» DIRECTIONS: Can you print the data below line for line, without changing a character and omitting the pictures?

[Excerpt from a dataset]
========================================

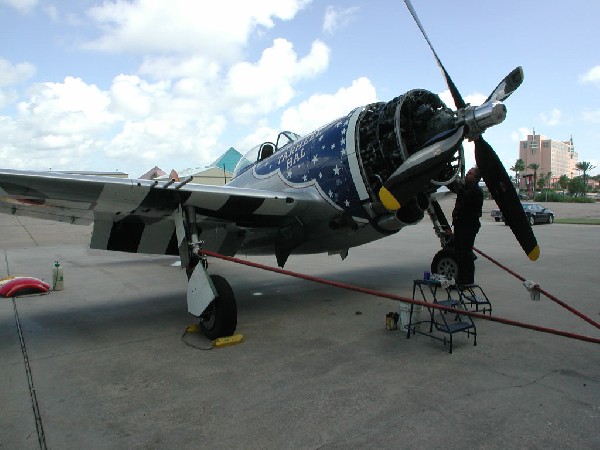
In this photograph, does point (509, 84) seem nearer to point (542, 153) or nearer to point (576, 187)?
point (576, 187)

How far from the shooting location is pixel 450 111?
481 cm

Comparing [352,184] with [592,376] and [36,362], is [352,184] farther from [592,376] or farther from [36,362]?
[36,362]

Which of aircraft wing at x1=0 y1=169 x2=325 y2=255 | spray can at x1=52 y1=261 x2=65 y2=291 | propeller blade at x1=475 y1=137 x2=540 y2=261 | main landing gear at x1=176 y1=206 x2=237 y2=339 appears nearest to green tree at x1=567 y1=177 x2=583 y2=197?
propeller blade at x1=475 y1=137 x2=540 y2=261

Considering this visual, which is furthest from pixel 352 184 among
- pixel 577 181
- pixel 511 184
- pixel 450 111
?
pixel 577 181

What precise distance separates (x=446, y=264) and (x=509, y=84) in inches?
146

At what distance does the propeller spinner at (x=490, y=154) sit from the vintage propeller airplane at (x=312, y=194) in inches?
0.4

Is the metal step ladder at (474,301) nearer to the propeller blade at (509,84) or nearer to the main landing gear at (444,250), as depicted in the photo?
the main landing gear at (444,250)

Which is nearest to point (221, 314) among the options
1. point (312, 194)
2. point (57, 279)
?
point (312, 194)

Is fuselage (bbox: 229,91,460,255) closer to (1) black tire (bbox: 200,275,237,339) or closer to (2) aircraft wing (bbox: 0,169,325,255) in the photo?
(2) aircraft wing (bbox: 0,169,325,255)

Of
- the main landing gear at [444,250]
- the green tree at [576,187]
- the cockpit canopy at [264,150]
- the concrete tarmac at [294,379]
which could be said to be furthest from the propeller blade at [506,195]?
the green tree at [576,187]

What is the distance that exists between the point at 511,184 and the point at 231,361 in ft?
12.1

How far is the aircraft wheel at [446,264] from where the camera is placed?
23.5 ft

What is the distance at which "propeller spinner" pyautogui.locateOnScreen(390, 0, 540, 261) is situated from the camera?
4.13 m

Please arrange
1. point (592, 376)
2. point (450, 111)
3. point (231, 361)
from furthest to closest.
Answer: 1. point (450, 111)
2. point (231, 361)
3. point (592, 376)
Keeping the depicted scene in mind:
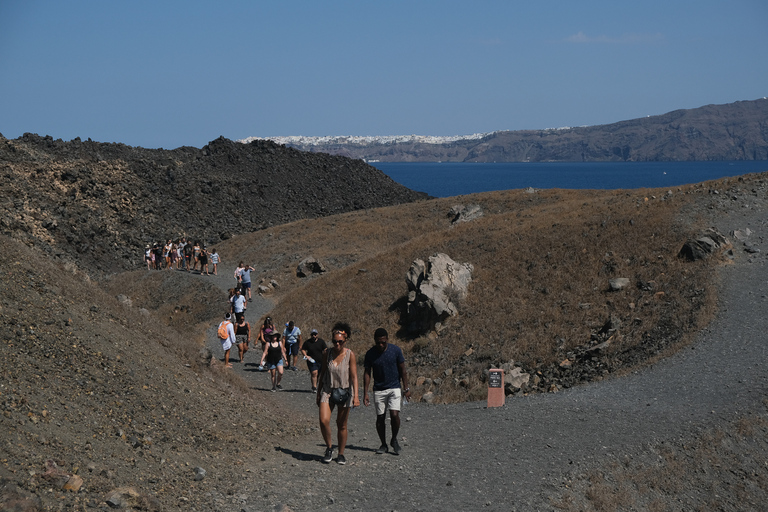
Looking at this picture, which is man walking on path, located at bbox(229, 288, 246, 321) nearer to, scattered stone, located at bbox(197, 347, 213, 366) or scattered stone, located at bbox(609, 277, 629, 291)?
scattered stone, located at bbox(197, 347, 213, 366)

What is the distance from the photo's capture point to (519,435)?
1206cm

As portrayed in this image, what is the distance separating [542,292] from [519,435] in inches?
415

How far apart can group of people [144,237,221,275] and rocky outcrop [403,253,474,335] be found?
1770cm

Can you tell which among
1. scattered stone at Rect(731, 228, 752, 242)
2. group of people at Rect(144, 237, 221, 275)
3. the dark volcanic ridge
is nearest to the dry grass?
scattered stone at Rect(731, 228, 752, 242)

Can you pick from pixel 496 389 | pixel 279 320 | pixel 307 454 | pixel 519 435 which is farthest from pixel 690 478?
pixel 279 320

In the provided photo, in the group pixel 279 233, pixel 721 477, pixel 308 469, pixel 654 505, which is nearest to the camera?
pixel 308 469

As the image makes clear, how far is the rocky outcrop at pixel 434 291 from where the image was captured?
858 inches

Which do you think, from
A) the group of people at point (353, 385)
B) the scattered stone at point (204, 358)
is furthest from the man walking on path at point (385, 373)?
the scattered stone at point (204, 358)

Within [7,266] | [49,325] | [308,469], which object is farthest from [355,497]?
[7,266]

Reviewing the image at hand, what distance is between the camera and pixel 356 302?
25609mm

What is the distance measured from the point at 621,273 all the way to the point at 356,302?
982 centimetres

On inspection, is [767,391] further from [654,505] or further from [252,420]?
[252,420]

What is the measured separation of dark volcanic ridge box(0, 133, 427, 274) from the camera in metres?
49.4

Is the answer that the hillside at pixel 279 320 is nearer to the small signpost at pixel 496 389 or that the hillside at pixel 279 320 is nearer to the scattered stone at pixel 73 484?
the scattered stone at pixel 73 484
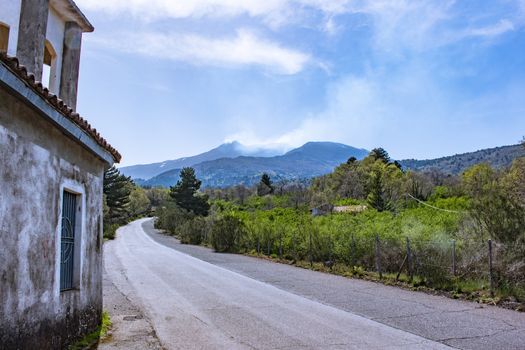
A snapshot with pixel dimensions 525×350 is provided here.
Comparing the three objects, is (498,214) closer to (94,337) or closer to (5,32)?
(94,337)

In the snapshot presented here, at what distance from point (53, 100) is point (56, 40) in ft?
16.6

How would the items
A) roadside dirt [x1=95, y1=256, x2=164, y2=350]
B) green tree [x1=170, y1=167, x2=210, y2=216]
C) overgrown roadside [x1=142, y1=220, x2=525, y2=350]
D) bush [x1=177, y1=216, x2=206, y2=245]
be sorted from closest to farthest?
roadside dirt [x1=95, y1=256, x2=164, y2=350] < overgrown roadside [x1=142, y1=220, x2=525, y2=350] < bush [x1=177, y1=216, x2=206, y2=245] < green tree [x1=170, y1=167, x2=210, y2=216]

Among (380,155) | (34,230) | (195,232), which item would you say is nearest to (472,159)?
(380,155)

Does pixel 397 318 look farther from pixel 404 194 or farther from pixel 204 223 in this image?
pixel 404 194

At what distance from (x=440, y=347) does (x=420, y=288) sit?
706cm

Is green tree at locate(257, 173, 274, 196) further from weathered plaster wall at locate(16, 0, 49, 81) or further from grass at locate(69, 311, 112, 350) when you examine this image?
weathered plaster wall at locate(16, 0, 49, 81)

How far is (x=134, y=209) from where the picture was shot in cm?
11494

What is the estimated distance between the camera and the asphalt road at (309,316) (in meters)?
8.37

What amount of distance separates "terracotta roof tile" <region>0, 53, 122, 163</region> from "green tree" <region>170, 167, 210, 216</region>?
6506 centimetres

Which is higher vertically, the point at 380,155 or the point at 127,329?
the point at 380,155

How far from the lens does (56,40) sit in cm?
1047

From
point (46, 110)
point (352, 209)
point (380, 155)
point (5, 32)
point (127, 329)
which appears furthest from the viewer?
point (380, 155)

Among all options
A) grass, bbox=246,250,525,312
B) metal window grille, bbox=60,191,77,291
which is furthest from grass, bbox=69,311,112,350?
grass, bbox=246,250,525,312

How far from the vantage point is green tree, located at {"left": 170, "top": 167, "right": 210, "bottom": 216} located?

========================================

» TASK OUTPUT:
In this photograph, does point (509, 84) seem nearer to point (542, 153) or nearer to point (576, 187)?
point (576, 187)

How far from the shooting location is pixel 450 111?
481 cm

Comparing [352,184] with [592,376] and [36,362], is [352,184] farther from [592,376] or farther from [36,362]?
[36,362]

Which of aircraft wing at x1=0 y1=169 x2=325 y2=255 | spray can at x1=52 y1=261 x2=65 y2=291 | propeller blade at x1=475 y1=137 x2=540 y2=261 | main landing gear at x1=176 y1=206 x2=237 y2=339 appears nearest to green tree at x1=567 y1=177 x2=583 y2=197?
propeller blade at x1=475 y1=137 x2=540 y2=261

Considering this visual, which is furthest from pixel 352 184 among
- pixel 577 181
- pixel 511 184
- pixel 450 111
?
pixel 577 181

What precise distance separates (x=446, y=264) and (x=509, y=84) in inches?
146

At what distance does the propeller spinner at (x=490, y=154) sit from the vintage propeller airplane at (x=312, y=194) in inches?
0.4

Is the metal step ladder at (474,301) nearer to the propeller blade at (509,84) or nearer to the main landing gear at (444,250), as depicted in the photo?
the main landing gear at (444,250)

Which is nearest to point (221, 314) among the options
1. point (312, 194)
2. point (57, 279)
?
point (312, 194)

Is fuselage (bbox: 229,91,460,255) closer to (1) black tire (bbox: 200,275,237,339) or closer to (2) aircraft wing (bbox: 0,169,325,255) in the photo?
(2) aircraft wing (bbox: 0,169,325,255)

Of
- the main landing gear at [444,250]
- the green tree at [576,187]
- the cockpit canopy at [264,150]
- the concrete tarmac at [294,379]
which could be said to be furthest from the propeller blade at [506,195]?
the green tree at [576,187]

What is the distance that exists between the point at 511,184 and the point at 231,361 in ft?
12.1

How far is the aircraft wheel at [446,264] from where the camera is placed?
23.5 ft

What is the distance at which "propeller spinner" pyautogui.locateOnScreen(390, 0, 540, 261) is situated from the camera?
4.13 m

Please arrange
1. point (592, 376)
2. point (450, 111)
3. point (231, 361)
from furthest to closest.
Answer: 1. point (450, 111)
2. point (231, 361)
3. point (592, 376)
Keeping the depicted scene in mind:
Looking at this picture, which is man walking on path, located at bbox(229, 288, 246, 321) nearer to, scattered stone, located at bbox(197, 347, 213, 366) or scattered stone, located at bbox(609, 277, 629, 291)?
scattered stone, located at bbox(197, 347, 213, 366)

What is the distance from the photo's capture point to (519,435)?
1206cm

As portrayed in this image, what is the distance separating [542,292] from [519,435] in inches?
415

How far apart can group of people [144,237,221,275] and rocky outcrop [403,253,474,335] be found?
1770cm

Can you tell which among
1. scattered stone at Rect(731, 228, 752, 242)
2. group of people at Rect(144, 237, 221, 275)
3. the dark volcanic ridge
is nearest to the dry grass?
scattered stone at Rect(731, 228, 752, 242)

Can you pick from pixel 496 389 | pixel 279 320 | pixel 307 454 | pixel 519 435 which is farthest from pixel 690 478?
pixel 279 320

In the provided photo, in the group pixel 279 233, pixel 721 477, pixel 308 469, pixel 654 505, which is nearest to the camera?
pixel 308 469

As the image makes clear, how far is the rocky outcrop at pixel 434 291 from where the image was captured?
858 inches

Which do you think, from
A) the group of people at point (353, 385)
B) the scattered stone at point (204, 358)
is furthest from the man walking on path at point (385, 373)?
the scattered stone at point (204, 358)

Within [7,266] | [49,325] | [308,469], which object is farthest from [355,497]?
[7,266]

Reviewing the image at hand, what distance is between the camera and pixel 356 302?
25609mm

What is the distance measured from the point at 621,273 all the way to the point at 356,302?
982 centimetres

On inspection, is [767,391] further from [654,505] or further from [252,420]?
[252,420]

What is the measured separation of dark volcanic ridge box(0, 133, 427, 274) from the camera in metres?
49.4

Is the answer that the hillside at pixel 279 320 is nearer to the small signpost at pixel 496 389 or that the hillside at pixel 279 320 is nearer to the scattered stone at pixel 73 484?
the scattered stone at pixel 73 484
A snapshot with pixel dimensions 525×350 is provided here.
Comparing the three objects, is (498,214) closer to (94,337) or closer to (5,32)?
(94,337)

In the snapshot presented here, at what distance from point (53, 100) is point (56, 40) in ft?
16.6

How would the items
A) roadside dirt [x1=95, y1=256, x2=164, y2=350]
B) green tree [x1=170, y1=167, x2=210, y2=216]
C) overgrown roadside [x1=142, y1=220, x2=525, y2=350]
D) bush [x1=177, y1=216, x2=206, y2=245]
be sorted from closest to farthest?
roadside dirt [x1=95, y1=256, x2=164, y2=350] < overgrown roadside [x1=142, y1=220, x2=525, y2=350] < bush [x1=177, y1=216, x2=206, y2=245] < green tree [x1=170, y1=167, x2=210, y2=216]

Among (380,155) | (34,230) | (195,232), which item would you say is nearest to (472,159)?
(380,155)

Does pixel 397 318 look farther from pixel 404 194 or farther from pixel 204 223 in this image?
pixel 404 194

At what distance from (x=440, y=347) does (x=420, y=288) sit?
706cm

Is green tree at locate(257, 173, 274, 196) further from weathered plaster wall at locate(16, 0, 49, 81) or further from grass at locate(69, 311, 112, 350) when you examine this image?
weathered plaster wall at locate(16, 0, 49, 81)

How far is (x=134, y=209) from where the picture was shot in cm?
11494

What is the estimated distance between the camera and the asphalt road at (309,316) (in meters)?
8.37

What amount of distance separates "terracotta roof tile" <region>0, 53, 122, 163</region> from "green tree" <region>170, 167, 210, 216</region>?
6506 centimetres

Which is higher vertically, the point at 380,155 or the point at 127,329?
the point at 380,155

How far from the lens does (56,40) sit in cm?
1047

From
point (46, 110)
point (352, 209)
point (380, 155)
point (5, 32)
point (127, 329)
which appears furthest from the viewer?
point (380, 155)

Among all options
A) grass, bbox=246,250,525,312
B) metal window grille, bbox=60,191,77,291
which is furthest from grass, bbox=69,311,112,350?
grass, bbox=246,250,525,312

How far from the vantage point is green tree, located at {"left": 170, "top": 167, "right": 210, "bottom": 216} located?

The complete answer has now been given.